Three West Bank Arab leaders opened an intensive campaign today for American endorsement of their effort to reverse their deportations a month ago from the West Bank to Lebanon by Israeli authorities. They warned that United States support for Israel “is something wrong” and “must be corrected.”

“We Palestinians know how to do it,” and “we Arabs know how to do it,” Muhammed Milhim, Mayor of Halhoul, told a news conference that opened the campaign in which he, Mayor Fahed Kawasme and Sheikh Rajab Buyud Tamimi, religious leader of Hebron, attacked the United States, Israeli authorities, Zionism, the American media and Jewish settlers in the occupied areas as enemies of the Arab people.

The three men were deported to Lebanon following the ambush and murder of six Jewish religious students and the wounding of 16 in Hebron on May 2. Israeli authorities accused the three with inciting the Arab populace to violence. The expulsion order is now before the Israeli Supreme Court for approval or disapproval.

The United Nations Security Council, by a vote of 14-0, asked Israel two weeks ago to allow the three West Bank leaders to return. The United States abstained in the vote because the resolution was considered not balanced.
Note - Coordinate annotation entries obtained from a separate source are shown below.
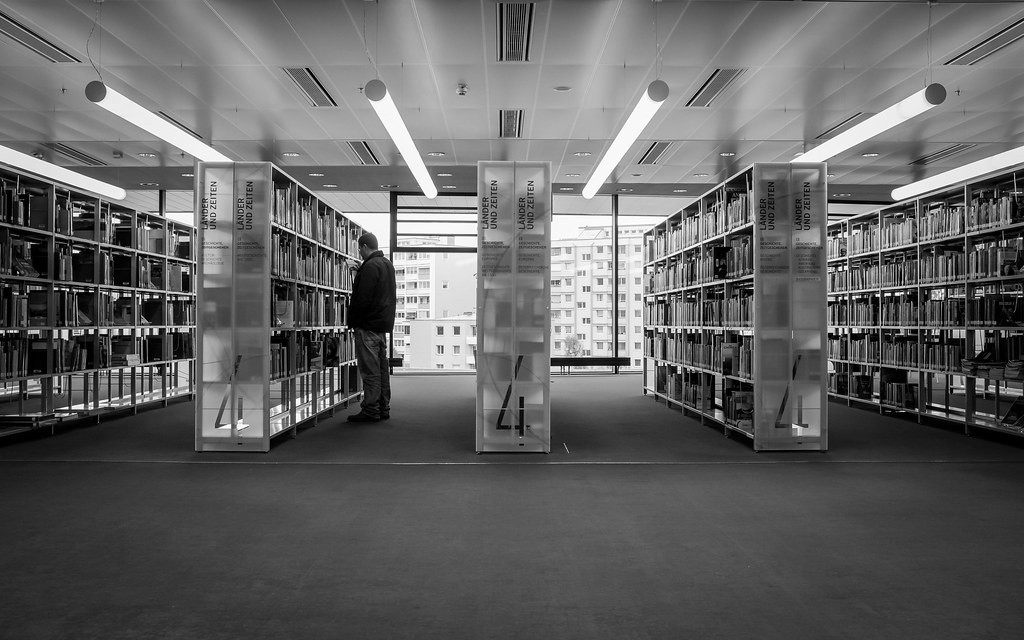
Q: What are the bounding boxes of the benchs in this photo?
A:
[552,356,631,375]
[388,358,402,375]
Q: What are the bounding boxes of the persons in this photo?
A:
[347,233,396,424]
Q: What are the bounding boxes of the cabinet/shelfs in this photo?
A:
[829,161,1023,437]
[639,159,829,453]
[0,161,197,439]
[192,160,372,455]
[477,160,552,454]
But the United States favors their return.

At the news conference at a hotel, Milhim demonstrated for TV cameras a khaki bag which he said was put over his head by Israeli soldiers when he was being deported to Lebanon. He challenged the American media to give Arabs the attention they give to Zionists and Israelis. He declared that American TV gave “six hours” on one occasion to Premier Menachem Begin who, he said, “is the biggest terrorist in the history of mankind.”


The Palestine Human Rights Committee and the Palestine Congress of North America, which are participating in sponsoring their visit, distributed Israeli and American newspaper articles that portrayed Milhim and Kawasme as reasonable and moderate. After he charged that Zionism’s aim was to drive the Arabs from their homes and land, Milhim was asked whether the killings in Hebron represented on attempt to drive Jews from the area. “Those Jews were not worshippers,” Milhim replied. “They were harassing people. It is a human right that they (the Jews) are driven out. We will spare no effort to see that they are driven out.”

Asked then, whether the killing of Jews in Hebron is a human right, Milhim referred to one of the six killed as having been “a killer in Vietnam” who came “to the Middle East to kill.” He added that “the killers will have to be killed some day.”

Tamimi, who spoke in Arabic, said that the Camp David accords are a “Zionist conspiracy” and a movement for “Judaization” of Islamic sites. Kawasme alleged that Israeli authorities are trying “to kill the mayors, trying to kill our population. They want the land empty — without Arabs.”


The Palestine Congress distributed a press statement alleging “a break-in” at its offices in the early morning hours today in the Highland Hotel where the press conference was held. Jawad F. George, the organization’s coordinator, said the alleged break-in might have been an attempt to obtain the mayors’ itineraries. He said that in the light of the June 2 bombings against West Bank mayors, security for the two visiting mayors “has become on urgent priority.”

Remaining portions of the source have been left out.